Research Paper | Open Access
Volume 02 | Issue 03 | Article Id IJSRT/250303085

Sentimental Analysis on Veganism
Sunali Bhattacherji * ² Omkar Singh ¹
¹HOD (Department of Data Science), Thakur College of Science & Commerce
²PG Student, Department of Data Science, Thakur College of Science & Commerce Thakur Village, Kandivali (East), Mumbai-400101, Maharashtra, India

Abstract

This project introduces a sentiment analysis system developed to gauge public opinions on veganism as a social justice movement. By employing machine learning algorithms—Support Vector Classification (SVC), Logistic Regression, and K-Nearest Neighbors (KNN)—the system categorizes text data into positive, negative, or neutral sentiments. A dataset of 50,000 text entries from Kaggle was preprocessed and converted using Term Frequency-Inverse Document Frequency (TF-IDF). Comparative analysis using accuracy, precision, recall, and F1-score determined the most effective model. The scalable system supports social media monitoring and public perception research, providing insights into societal views on veganism.

Keywords

Sentiment Analysis, Veganism, Social Justice, Machine Learning, Support Vector Classification (SVC), Logistic Regression, K-Nearest Neighbors (KNN), Term Frequency-Inverse Document Frequency (TF-IDF), Public Perception, Animal Rights

Introduction

Veganism is a social justice movement dedicated to ending the exploitation and oppression of animals. Advocates view it as an ethical commitment to stop using animals as commodities, emphasizing their right to live without harm. The movement challenges long-standing norms that have accepted animal exploitation, promoting both individual responsibility and broader societal change. As veganism gains traction, it elicits a range of public responses, influencing societal acceptance and policy decisions. This project aims to develop a sentiment analysis system to gauge public attitudes toward veganism, providing valuable insights for advocacy and fostering informed discussions about animal rights. By examining language and tone in online conversations, the system can identify patterns in public perception and track changes in understanding and support. This detailed analysis can help vegan advocates and animal rights organizations tailor their strategies, contributing to a more empathetic public awareness of animal rights issues. Ultimately, the tool seeks to support the vegan movement by clarifying public perceptions and encouraging ethical discussions about animal treatment. Additionally, understanding these sentiments can highlight areas of resistance and support, guiding more effective outreach and education efforts. By leveraging machine learning, this project aims to offer a scalable and robust solution for monitoring public opinion on veganism, aiding in the broader goal of achieving justice and compassion for all sentient beings.

LITERATURE REVIEW:

Rikters, M., & Kale, M. (2021) analyze Twitter sentiments on meat consumption over ten years, emphasizing its health and environmental impacts. They use sentiment analysis to categorize tweets in Latvian, revealing public attitudes towards meat and alternative proteins. The study highlights the environmental cost of meat production and the influence of seasonal food preferences, advocating for interdisciplinary research to address food consumption and sustainability.

Shamoi et al. (2022) analyze public sentiment on vegan diets using Twitter data, employing mutual information for feature selection. The study reveals a positive shift in sentiment towards veganism over 12 years, driven by health benefits, COVID-19, and climate concerns. The authors emphasize the importance of sentiment analysis in promoting healthy, sustainable eating habits.

Jennings et al. (2021) investigate perceptions of veganism through surveys and social media analysis.
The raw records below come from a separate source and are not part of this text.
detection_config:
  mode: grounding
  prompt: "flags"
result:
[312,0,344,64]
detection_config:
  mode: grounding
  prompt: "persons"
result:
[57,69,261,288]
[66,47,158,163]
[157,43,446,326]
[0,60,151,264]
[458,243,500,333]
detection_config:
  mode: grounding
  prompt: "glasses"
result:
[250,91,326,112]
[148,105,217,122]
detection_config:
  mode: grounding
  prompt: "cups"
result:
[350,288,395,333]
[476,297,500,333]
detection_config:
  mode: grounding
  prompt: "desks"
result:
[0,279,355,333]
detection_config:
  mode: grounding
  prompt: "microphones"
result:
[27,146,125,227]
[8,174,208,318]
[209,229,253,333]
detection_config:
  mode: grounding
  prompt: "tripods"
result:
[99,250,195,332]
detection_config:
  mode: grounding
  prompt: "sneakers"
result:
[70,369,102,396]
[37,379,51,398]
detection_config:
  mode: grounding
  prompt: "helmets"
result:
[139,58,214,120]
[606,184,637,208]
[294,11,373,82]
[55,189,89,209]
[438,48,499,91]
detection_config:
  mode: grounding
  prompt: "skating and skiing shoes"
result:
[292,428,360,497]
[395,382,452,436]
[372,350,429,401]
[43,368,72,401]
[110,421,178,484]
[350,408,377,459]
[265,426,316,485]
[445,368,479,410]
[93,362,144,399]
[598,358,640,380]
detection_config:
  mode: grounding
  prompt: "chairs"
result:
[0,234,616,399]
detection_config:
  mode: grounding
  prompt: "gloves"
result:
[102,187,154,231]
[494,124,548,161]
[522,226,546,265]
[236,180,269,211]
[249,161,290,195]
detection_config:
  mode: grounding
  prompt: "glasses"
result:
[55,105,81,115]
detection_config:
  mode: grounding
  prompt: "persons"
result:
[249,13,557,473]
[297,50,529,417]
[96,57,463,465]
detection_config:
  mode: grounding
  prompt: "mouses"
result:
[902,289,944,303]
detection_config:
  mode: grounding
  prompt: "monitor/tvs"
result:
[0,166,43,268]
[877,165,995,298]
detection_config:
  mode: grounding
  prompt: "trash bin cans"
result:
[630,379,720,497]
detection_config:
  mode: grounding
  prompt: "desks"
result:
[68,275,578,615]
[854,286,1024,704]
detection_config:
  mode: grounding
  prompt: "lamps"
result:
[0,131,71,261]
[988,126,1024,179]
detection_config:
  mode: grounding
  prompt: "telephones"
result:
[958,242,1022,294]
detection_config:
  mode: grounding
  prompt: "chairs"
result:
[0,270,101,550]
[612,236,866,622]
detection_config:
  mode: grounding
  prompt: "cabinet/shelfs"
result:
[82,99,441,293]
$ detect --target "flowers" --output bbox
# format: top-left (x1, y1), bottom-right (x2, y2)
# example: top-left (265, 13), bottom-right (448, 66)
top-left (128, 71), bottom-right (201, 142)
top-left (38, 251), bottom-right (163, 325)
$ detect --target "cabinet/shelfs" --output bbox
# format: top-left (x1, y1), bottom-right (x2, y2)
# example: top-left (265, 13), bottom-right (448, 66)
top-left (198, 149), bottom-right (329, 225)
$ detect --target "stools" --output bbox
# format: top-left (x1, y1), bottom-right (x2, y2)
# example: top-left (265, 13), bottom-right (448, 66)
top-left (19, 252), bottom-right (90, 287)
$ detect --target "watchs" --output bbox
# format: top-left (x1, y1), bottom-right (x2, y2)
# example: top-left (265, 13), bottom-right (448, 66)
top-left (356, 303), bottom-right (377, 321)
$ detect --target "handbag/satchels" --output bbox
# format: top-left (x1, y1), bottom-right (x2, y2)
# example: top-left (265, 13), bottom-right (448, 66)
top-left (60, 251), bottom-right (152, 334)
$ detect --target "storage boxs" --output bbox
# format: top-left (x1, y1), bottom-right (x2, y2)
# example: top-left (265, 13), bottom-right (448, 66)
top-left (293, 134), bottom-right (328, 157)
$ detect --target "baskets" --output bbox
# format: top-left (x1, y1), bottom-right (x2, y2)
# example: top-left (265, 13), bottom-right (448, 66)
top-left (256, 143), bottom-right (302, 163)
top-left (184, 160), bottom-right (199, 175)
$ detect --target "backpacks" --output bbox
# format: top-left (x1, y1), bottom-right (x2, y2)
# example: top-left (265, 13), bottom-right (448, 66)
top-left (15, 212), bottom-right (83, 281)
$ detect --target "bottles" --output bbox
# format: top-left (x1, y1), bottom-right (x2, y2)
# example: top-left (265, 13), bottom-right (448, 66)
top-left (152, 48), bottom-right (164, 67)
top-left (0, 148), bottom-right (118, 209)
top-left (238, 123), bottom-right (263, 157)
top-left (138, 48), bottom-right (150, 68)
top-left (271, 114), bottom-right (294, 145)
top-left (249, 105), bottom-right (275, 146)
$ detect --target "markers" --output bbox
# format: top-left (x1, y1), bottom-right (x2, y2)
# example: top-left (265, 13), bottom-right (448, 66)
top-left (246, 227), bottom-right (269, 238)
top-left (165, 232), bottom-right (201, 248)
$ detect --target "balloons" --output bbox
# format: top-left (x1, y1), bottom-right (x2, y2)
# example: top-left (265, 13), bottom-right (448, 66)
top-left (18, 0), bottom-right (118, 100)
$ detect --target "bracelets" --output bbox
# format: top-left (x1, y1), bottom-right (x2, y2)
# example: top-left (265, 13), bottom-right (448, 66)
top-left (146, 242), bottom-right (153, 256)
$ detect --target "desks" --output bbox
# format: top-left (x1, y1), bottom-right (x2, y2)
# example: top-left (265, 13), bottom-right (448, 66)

They find that non-vegans are skeptical about the health benefits of veganism and perceive it as less healthy and difficult compared to vegans. Social media analysis reveals positive sentiment towards veganism, suggesting that leveraging social media could help improve public perceptions and encourage adoption. The study highlights the role of social media in shaping dietary behaviors and calls for further research on its impact on public health initiatives.

Park and Kim (2022) investigate how vegans and nonvegans view veganism during the COVID-19 pandemic. Through Word2Vec and qualitative analysis of Reddit discussions, they explore key aspects of veganism, including lifestyle, animal rights, and food. The study reveals biases against veganism among nonvegans and examines how the pandemic has influenced food choices. The authors propose that understanding these differing perspectives can help address biases and encourage the adoption of veganism.

Kadel et al. (2024) explore how Instagram influences perceptions of veganism and its effect on eating intentions. By analyzing 44,316 posts tagged with #vegan, they discover that content frequently focuses on food, health, cosmetics, and photography, with a generally positive sentiment. The study indicates that viewing vegan content on Instagram is associated with eating intentions, with attitude and self-identity playing significant roles. The authors emphasize the potential of social media to encourage healthy eating habits and suggest further research on its impact on dietary choices.

Gangrade, Shrivastava, and Gangrade (2018-19) investigate sentiment analysis on Instagram using natural language processing and Thayer’s psychologically defined model. They propose a method for classifying sentiments by extracting keywords from hashtags, achieving an accuracy rate of 90.7%. The study highlights Instagram's role in emotional expression and suggests that their method offers a nuanced understanding of user emotions, surpassing traditional polarity classification. The authors recommend applying this approach to analyze social phenomena across various fields.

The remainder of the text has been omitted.